■ Set problem ■
Please rewrite the rows below, changing every "camera" to "viewer" and keeping everything else as it is.

■ Records shown ■

-- Begin --

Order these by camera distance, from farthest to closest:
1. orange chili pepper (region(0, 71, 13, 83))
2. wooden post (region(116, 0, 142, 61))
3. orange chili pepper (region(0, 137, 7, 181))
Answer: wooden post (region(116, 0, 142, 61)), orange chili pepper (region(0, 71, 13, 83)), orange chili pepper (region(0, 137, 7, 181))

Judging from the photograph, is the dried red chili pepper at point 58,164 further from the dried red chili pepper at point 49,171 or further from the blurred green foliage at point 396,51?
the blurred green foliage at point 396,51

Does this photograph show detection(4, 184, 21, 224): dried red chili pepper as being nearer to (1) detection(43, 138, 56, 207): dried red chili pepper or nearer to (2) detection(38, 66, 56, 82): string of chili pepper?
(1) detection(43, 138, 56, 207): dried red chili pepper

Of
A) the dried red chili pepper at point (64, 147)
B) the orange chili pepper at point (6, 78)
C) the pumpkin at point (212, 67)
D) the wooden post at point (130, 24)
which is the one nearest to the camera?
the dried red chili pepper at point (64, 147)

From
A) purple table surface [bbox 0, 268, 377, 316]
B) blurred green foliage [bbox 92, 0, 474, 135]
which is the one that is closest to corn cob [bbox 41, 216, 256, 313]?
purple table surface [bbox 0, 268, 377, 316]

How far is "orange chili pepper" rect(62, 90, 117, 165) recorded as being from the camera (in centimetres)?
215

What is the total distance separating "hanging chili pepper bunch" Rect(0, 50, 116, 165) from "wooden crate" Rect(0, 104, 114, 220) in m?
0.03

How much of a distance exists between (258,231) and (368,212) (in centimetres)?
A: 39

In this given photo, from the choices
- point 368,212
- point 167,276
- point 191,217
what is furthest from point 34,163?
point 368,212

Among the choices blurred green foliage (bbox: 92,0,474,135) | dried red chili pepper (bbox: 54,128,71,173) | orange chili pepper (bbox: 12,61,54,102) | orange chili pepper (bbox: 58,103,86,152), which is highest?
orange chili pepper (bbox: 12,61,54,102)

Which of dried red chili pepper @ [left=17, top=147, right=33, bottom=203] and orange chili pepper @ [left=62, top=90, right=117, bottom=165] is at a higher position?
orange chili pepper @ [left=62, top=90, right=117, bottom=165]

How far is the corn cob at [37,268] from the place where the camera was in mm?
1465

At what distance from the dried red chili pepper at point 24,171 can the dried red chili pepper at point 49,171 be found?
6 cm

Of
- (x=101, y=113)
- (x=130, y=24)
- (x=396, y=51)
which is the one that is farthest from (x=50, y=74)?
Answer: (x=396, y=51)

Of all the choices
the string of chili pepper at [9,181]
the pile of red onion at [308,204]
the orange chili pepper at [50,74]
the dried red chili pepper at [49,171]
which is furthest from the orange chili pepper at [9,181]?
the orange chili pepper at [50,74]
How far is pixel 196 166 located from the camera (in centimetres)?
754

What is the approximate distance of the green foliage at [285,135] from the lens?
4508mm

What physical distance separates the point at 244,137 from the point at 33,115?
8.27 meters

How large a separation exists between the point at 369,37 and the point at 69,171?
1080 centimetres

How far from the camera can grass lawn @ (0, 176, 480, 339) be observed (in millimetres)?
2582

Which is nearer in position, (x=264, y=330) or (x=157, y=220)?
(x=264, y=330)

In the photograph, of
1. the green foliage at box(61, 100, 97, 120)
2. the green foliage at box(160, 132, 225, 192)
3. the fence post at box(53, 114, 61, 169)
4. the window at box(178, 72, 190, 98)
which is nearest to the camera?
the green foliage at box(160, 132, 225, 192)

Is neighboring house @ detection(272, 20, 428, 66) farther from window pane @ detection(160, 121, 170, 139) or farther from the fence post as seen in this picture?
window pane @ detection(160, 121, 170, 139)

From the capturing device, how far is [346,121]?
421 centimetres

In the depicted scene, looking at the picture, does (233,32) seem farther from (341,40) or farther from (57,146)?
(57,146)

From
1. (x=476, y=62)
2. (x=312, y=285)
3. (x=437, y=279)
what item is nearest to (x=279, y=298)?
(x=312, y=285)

-- End --

■ Output of the exercise ■
Order these by viewer distance, from farthest to closest:
1. orange chili pepper (region(0, 71, 13, 83))
2. wooden post (region(116, 0, 142, 61))
3. orange chili pepper (region(0, 137, 7, 181))
Answer: wooden post (region(116, 0, 142, 61)), orange chili pepper (region(0, 71, 13, 83)), orange chili pepper (region(0, 137, 7, 181))

Judging from the photograph, is the dried red chili pepper at point 58,164 further from the dried red chili pepper at point 49,171 or further from the blurred green foliage at point 396,51?
the blurred green foliage at point 396,51

Does this photograph show detection(4, 184, 21, 224): dried red chili pepper as being nearer to (1) detection(43, 138, 56, 207): dried red chili pepper or nearer to (2) detection(38, 66, 56, 82): string of chili pepper?
(1) detection(43, 138, 56, 207): dried red chili pepper

Of
A) the dried red chili pepper at point (64, 147)
B) the orange chili pepper at point (6, 78)
C) the pumpkin at point (212, 67)
D) the wooden post at point (130, 24)
which is the one nearest to the viewer?
the dried red chili pepper at point (64, 147)

From
A) purple table surface [bbox 0, 268, 377, 316]
B) blurred green foliage [bbox 92, 0, 474, 135]
which is the one that is closest to corn cob [bbox 41, 216, 256, 313]?
purple table surface [bbox 0, 268, 377, 316]

How far is "orange chili pepper" rect(62, 90, 117, 165) recorded as being from the viewer (in centimetres)?
215

What is the total distance separating "hanging chili pepper bunch" Rect(0, 50, 116, 165) from "wooden crate" Rect(0, 104, 114, 220) in m?
0.03

How much of a distance exists between (258,231) and (368,212) (in centimetres)?
A: 39

In this given photo, from the choices
- point 368,212
- point 167,276
- point 191,217
what is furthest from point 34,163?
point 368,212

Among the choices blurred green foliage (bbox: 92,0,474,135) | dried red chili pepper (bbox: 54,128,71,173) | orange chili pepper (bbox: 12,61,54,102) | orange chili pepper (bbox: 58,103,86,152), which is highest?
orange chili pepper (bbox: 12,61,54,102)

Which of dried red chili pepper @ [left=17, top=147, right=33, bottom=203] and orange chili pepper @ [left=62, top=90, right=117, bottom=165] is at a higher position?
orange chili pepper @ [left=62, top=90, right=117, bottom=165]

How far is the corn cob at [37,268] from the place where the viewer was in mm?
1465

At what distance from the dried red chili pepper at point 24,171 can the dried red chili pepper at point 49,171 be found?
6 cm

Of
- (x=101, y=113)
- (x=130, y=24)
- (x=396, y=51)
which is the one that is farthest from (x=50, y=74)?
Answer: (x=396, y=51)

Of all the choices
the string of chili pepper at [9,181]
the pile of red onion at [308,204]
the orange chili pepper at [50,74]
the dried red chili pepper at [49,171]
which is furthest from the orange chili pepper at [9,181]?
the orange chili pepper at [50,74]
How far is pixel 196 166 located from the viewer (in centimetres)?
754

What is the approximate distance of the green foliage at [285,135] from the lens?
4508mm

What physical distance separates the point at 244,137 from the point at 33,115?
8.27 meters

How large a separation exists between the point at 369,37 and the point at 69,171?
1080 centimetres

How far from the viewer can grass lawn @ (0, 176, 480, 339) be observed (in millimetres)?
2582

Which is nearer in position, (x=264, y=330) or (x=157, y=220)?
(x=264, y=330)

In the photograph, of
1. the green foliage at box(61, 100, 97, 120)
2. the green foliage at box(160, 132, 225, 192)
3. the fence post at box(53, 114, 61, 169)
4. the window at box(178, 72, 190, 98)
which is nearest to the viewer?
the green foliage at box(160, 132, 225, 192)

Is neighboring house @ detection(272, 20, 428, 66) farther from window pane @ detection(160, 121, 170, 139) or farther from the fence post as seen in this picture?
window pane @ detection(160, 121, 170, 139)

From the capturing device, how far is [346,121]?
421 centimetres

In the depicted scene, looking at the picture, does (233,32) seem farther from (341,40) or farther from (57,146)?
(57,146)

From
1. (x=476, y=62)
2. (x=312, y=285)
3. (x=437, y=279)
what item is nearest to (x=279, y=298)?
(x=312, y=285)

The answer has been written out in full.